Menurutnya, kesuksesan Kota Surabaya sebagai tuan rumah PrepCom III juga menjadi bagian dari para pengelola mall, hotel dan restoran dengan memberikan sambutan istimewa.
"Saya tidak akan bosan untuk mengingatkan terus demi kesuksesan acara ini. Kita tidak boleh teledor dalam mempersiapkan. Sebab, bila kita sukses, Surabaya akan dipercaya lagi menggelar event internasional yang lebih besar," katanya.
Ia juga meminta kepada para pengelola mall, hotel dan restoran juga mengajarkan untuk lebih peka dan ramah pada seluruh tamu khususnya perwakilan dari 136 negara peserta PrepCom III.
"Saya akan detail dalam mengurus persiapan ini. Seperti terkait pengaturan shuttle bus juga menyiapkan satu kendaraan yang sudah diberi tanda kendaraan official untuk satu negara plus Liason Officer (LO) nya," tegasnya.

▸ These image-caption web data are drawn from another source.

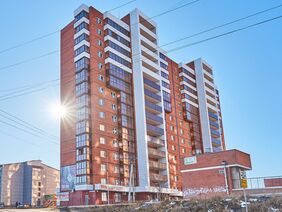 Новосройка БАЙКАЛЬСКИЙ ФОРТ ж/к, б/с 1, 2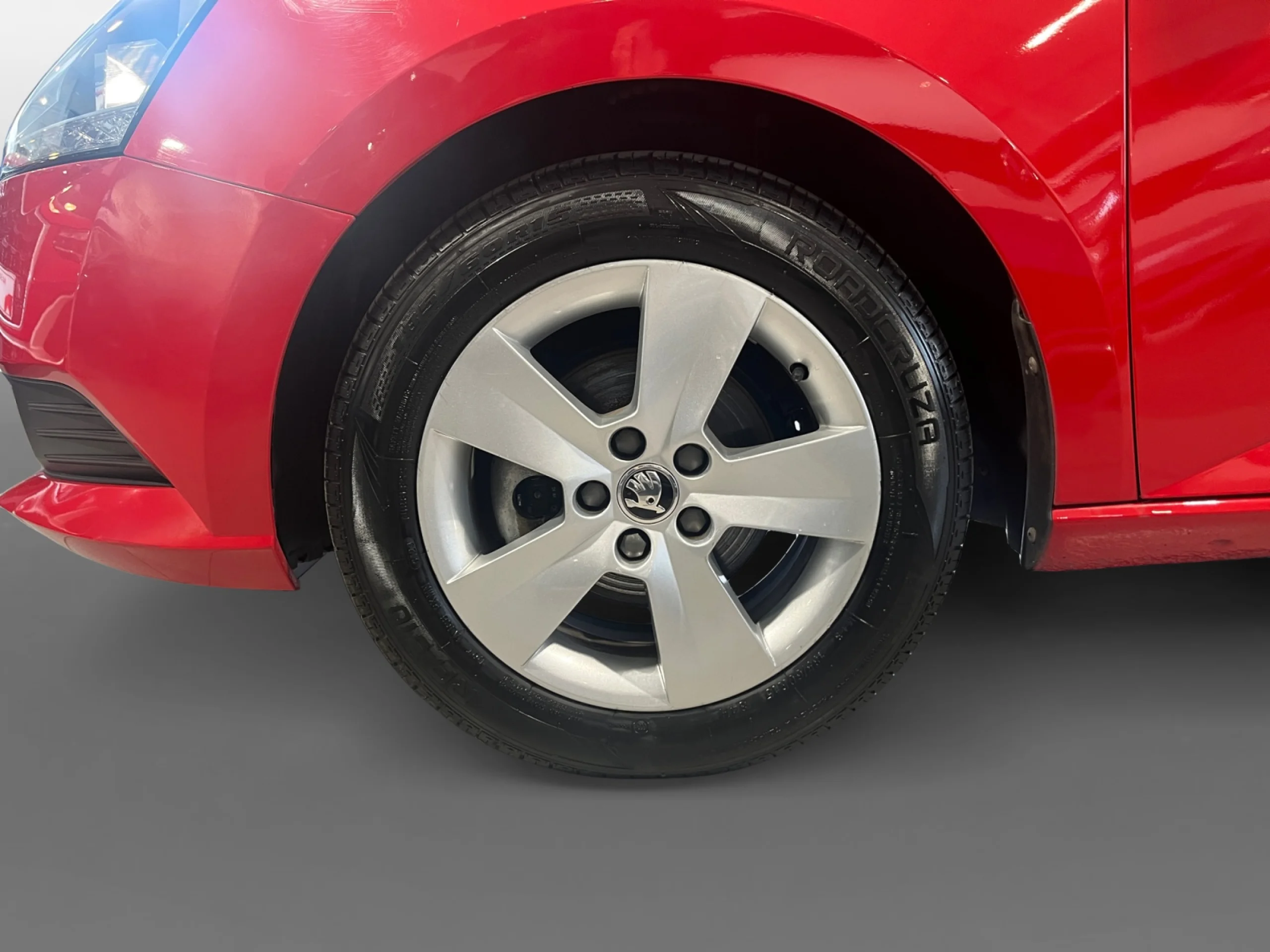 SKODA FABIA 1.0 TSI 70KW (95CV) AMBITION - Foto 8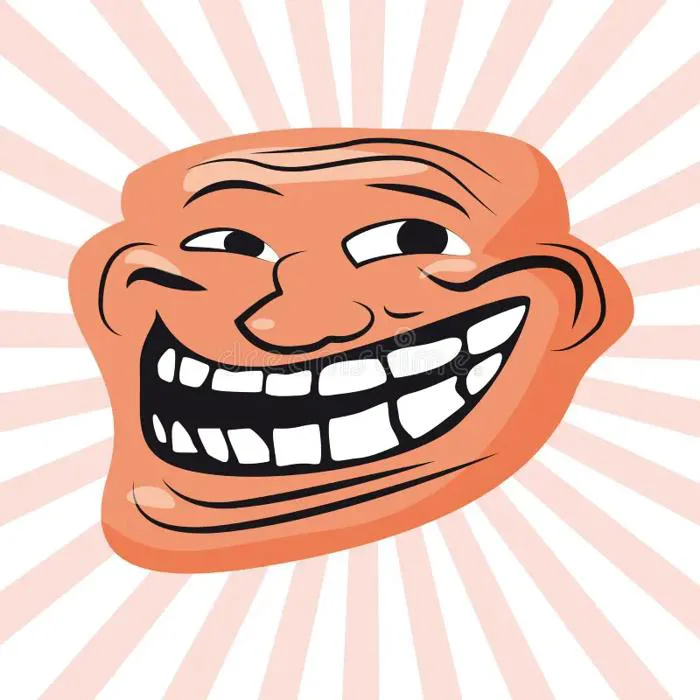 Face Meme Troll Stock Illustrations – 119 Face Meme Troll Stock  Illustrations, Vectors & Clipart - Dreamstime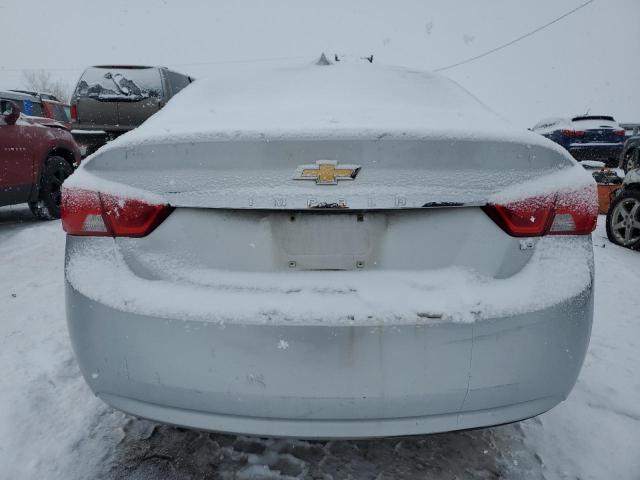 Photo 6 from auction – 2016 CHEVROLET IMPALA LS with VIN 2G11X5SAXG9137653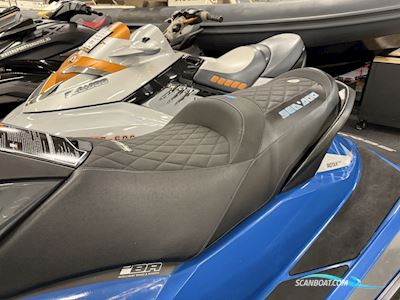 Sea Doo Gti 115 Jetski / Scooter / Jet boat 2018, with Rotax engine, The Netherlands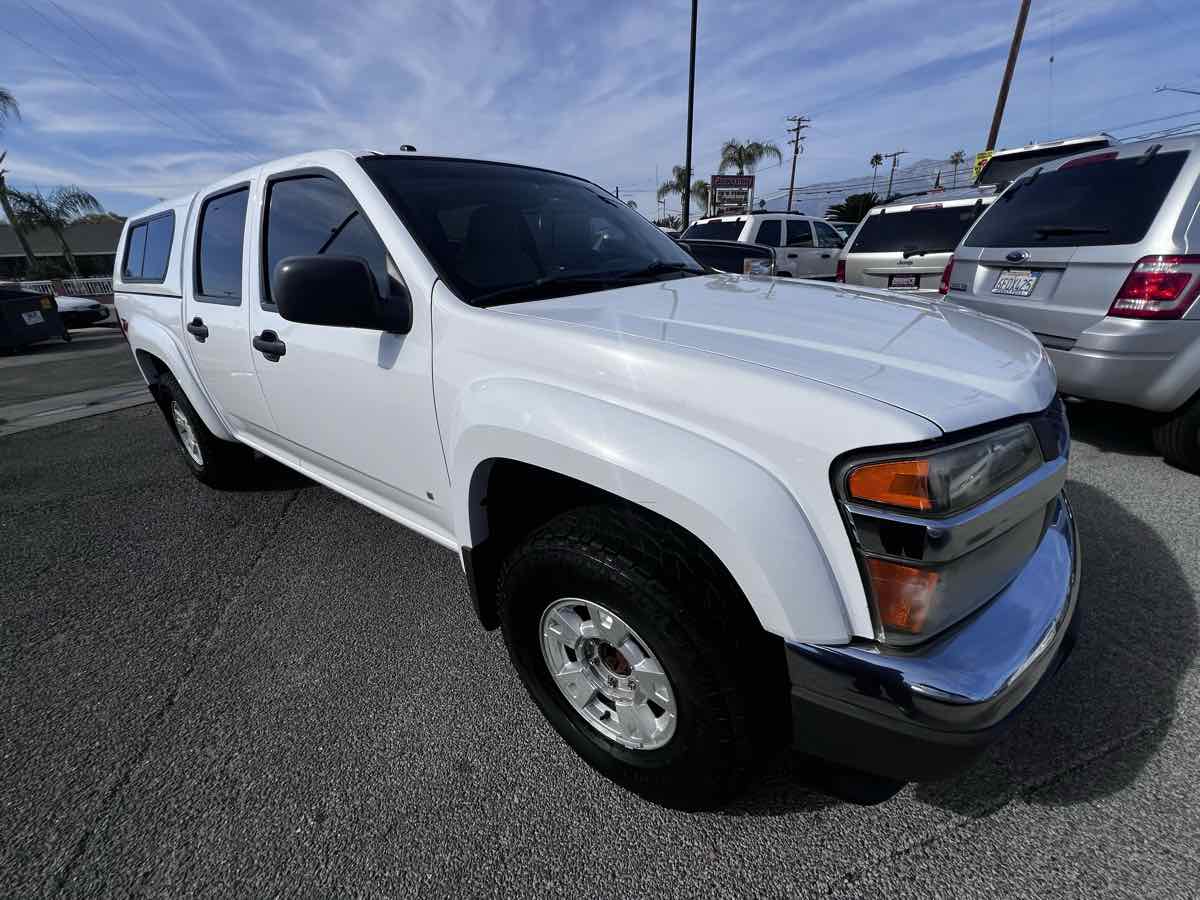 Sold 2006 Chevrolet Colorado LT w/3LT in Fontana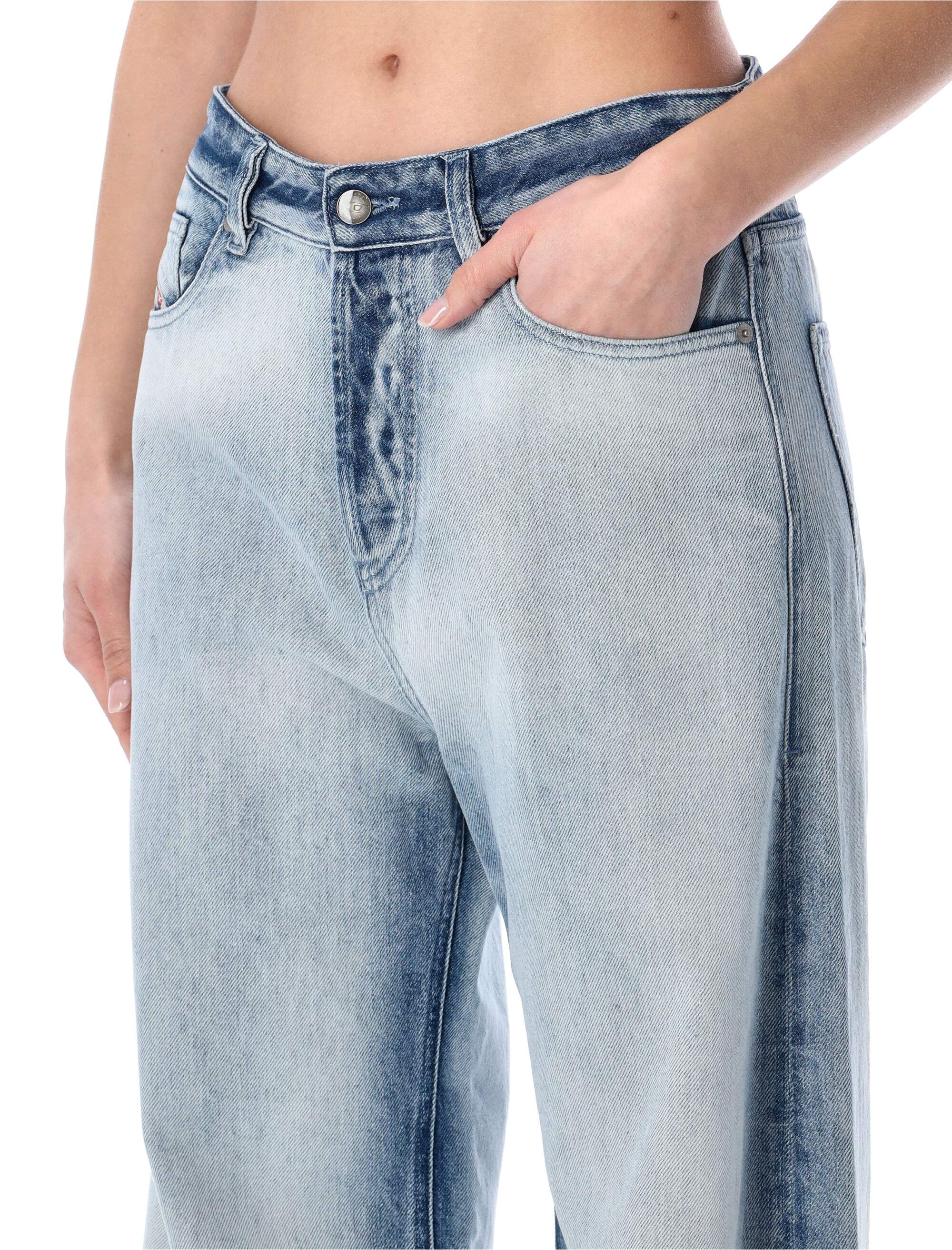 Diesel Stylish Women's Mini Jeans - Image 3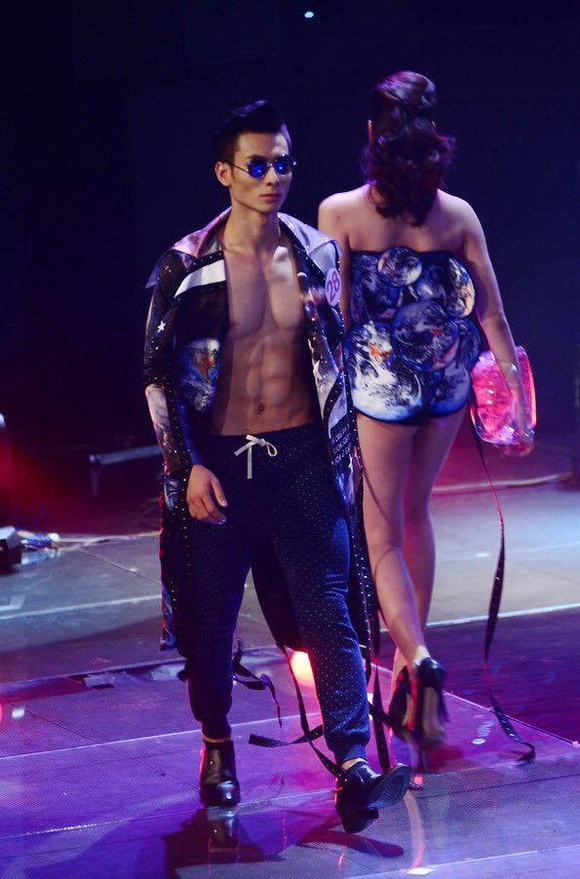 Người mẫu mai tuấn anh,siêu mẫu việt nam 2014,mai tuấn anh đăng quang siêu mẫu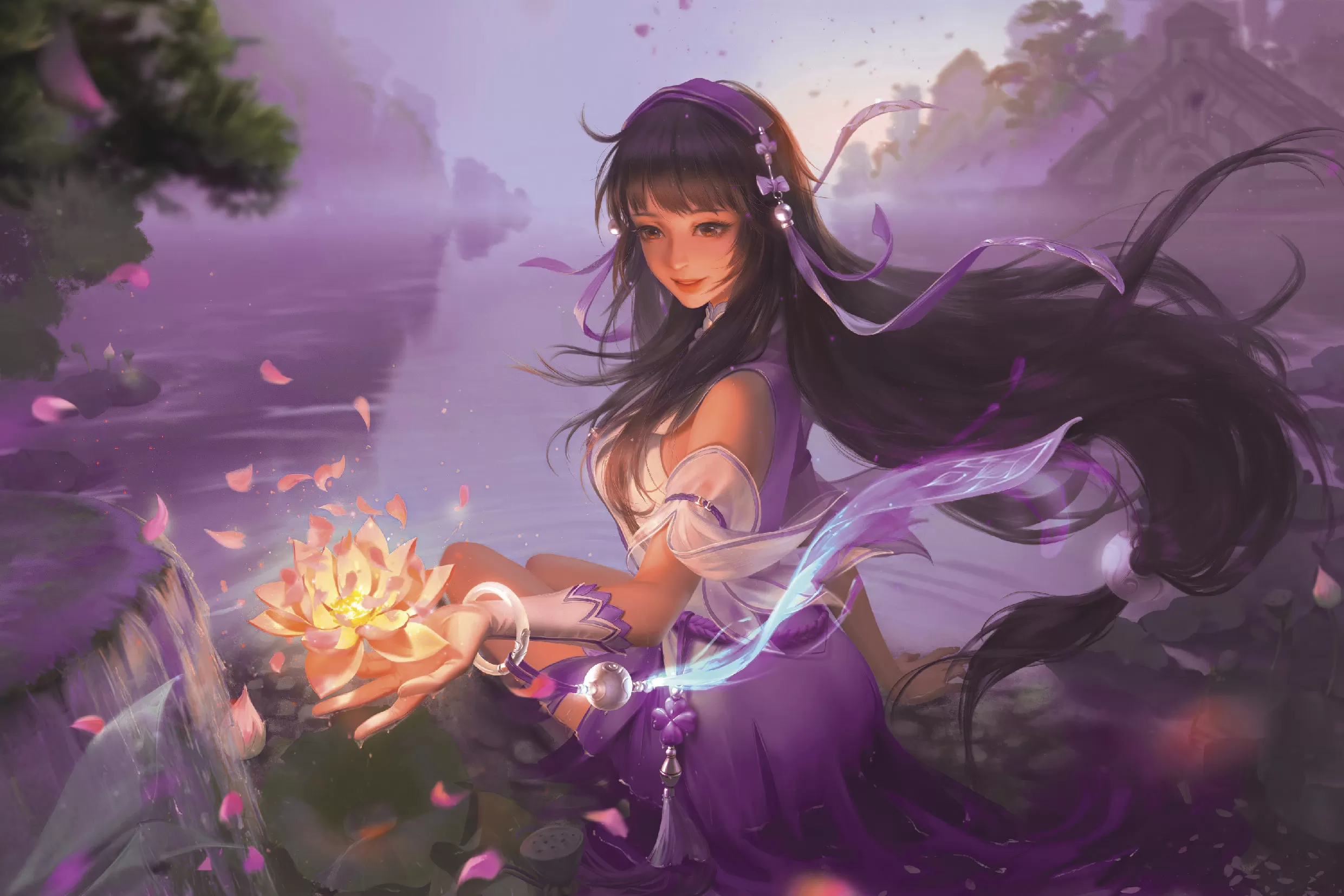 Планер Fantasy Girls (с рыжей девушкой) — изображение 9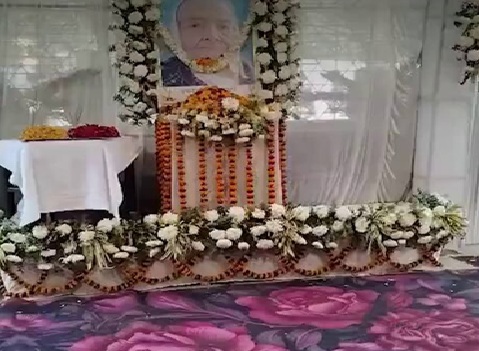 दरभंगा महारानी का महाभोज आज ,1 लाख लोगों के खाने का इंतजाम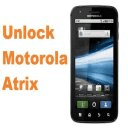 Unlock Motorola Atrix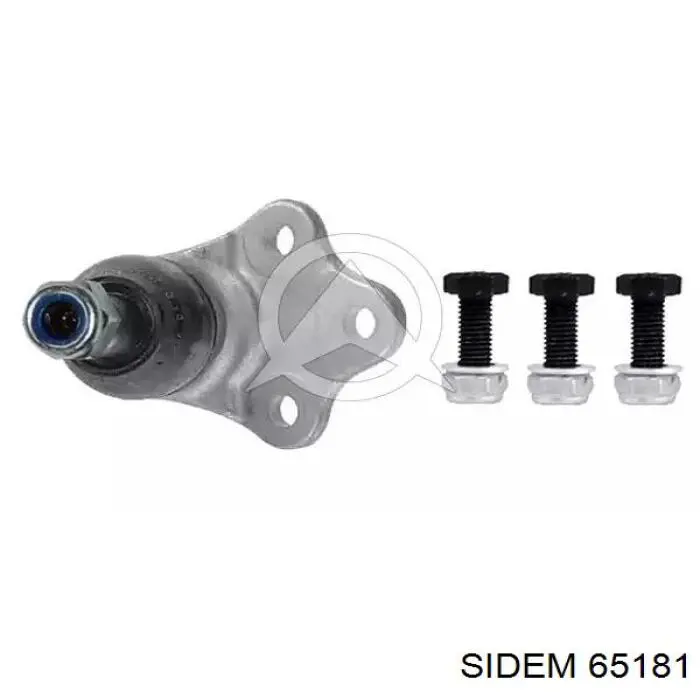 Rótula inferior de suspensión Sidem 65181 precio, desde 32,59 EUR
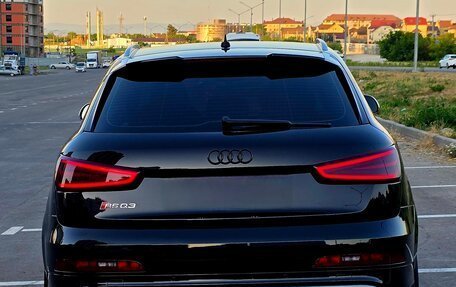 Audi RS Q3, 2014 год, 2 250 002 рублей, 3 фотография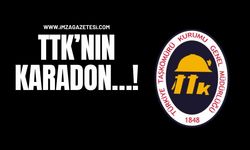 TTK’nın Karadon…!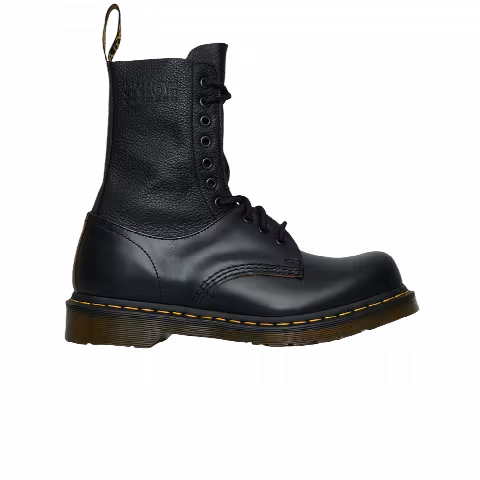 MM6 Maison Margiela x Dr. Martens 1490 Twisted and Reimagined 'Black'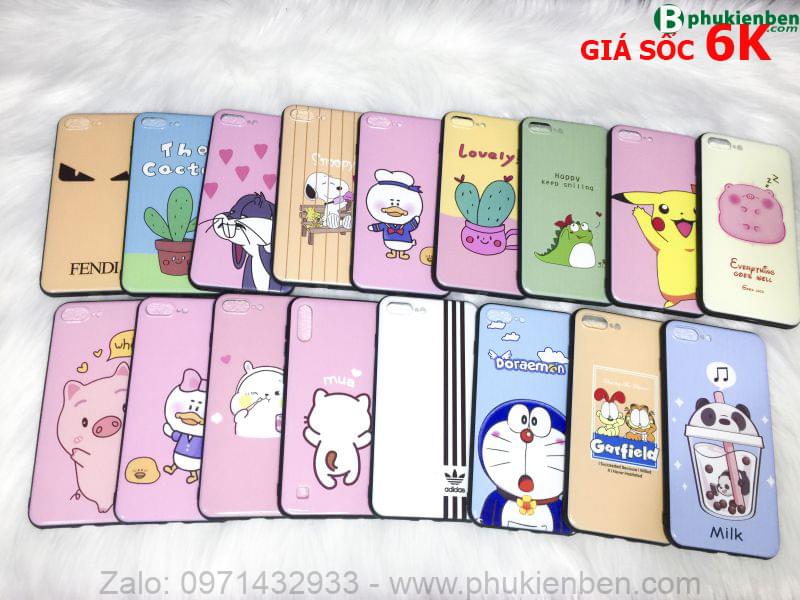 Ốp lưng với những hình ảnh theo xu hướng luôn thu hút người mua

Nantinya, kata Wali Kota Perempuan pertama dalam sejarah pemerintahan Kota Surabaya ini, utusan negara-negara yang akan datang ke Prepcom III UN habitat di Surabaya bukan hanya dari pemerintah (menteri), tetapi juga pemerhati perkotaan dan juga kalangan akademisi. Nantinya, sebulan jelang agenda Prepcom III UN Habitat dimulai, utusan dari UN juga akan datang ke Surabaya. Mereka akan membuat home base di Surabaya.
"Kalau bapak/ibu ada sesuatu yang ingin disampaikan, silahkan disampaikan melalui Jejaring Sapa Warga Surabaya. Saya akan pantau," sambung mantan Kepala Badan Perencanaan Pembangunan Kota (Bappeko) Surabaya ini.
Agenda yang mengusung tema terkait lingkungan dan permukiman yang berlangsung pada 25-27 Juli ini diperkirakan dihadiri 2.460 peserta yang berasal dari 136 negara.
Sebelumnya, Wali Kota Risma juga me-launching website khusus untuk menyukseskan gelaran Prepcom III UN Habitat. Website prepcom3surabaya2016.id. yang 'memajang' keindahan Surabaya itu berisi segala pesona Surabaya. Dari mulai taman-taman kota, bangunan cagar budaya, hingga kuliner Surabaya. Harapannya, website tersebut akan diakses masyarakat global sehingga mendapat informasi menarik tentang Surabaya.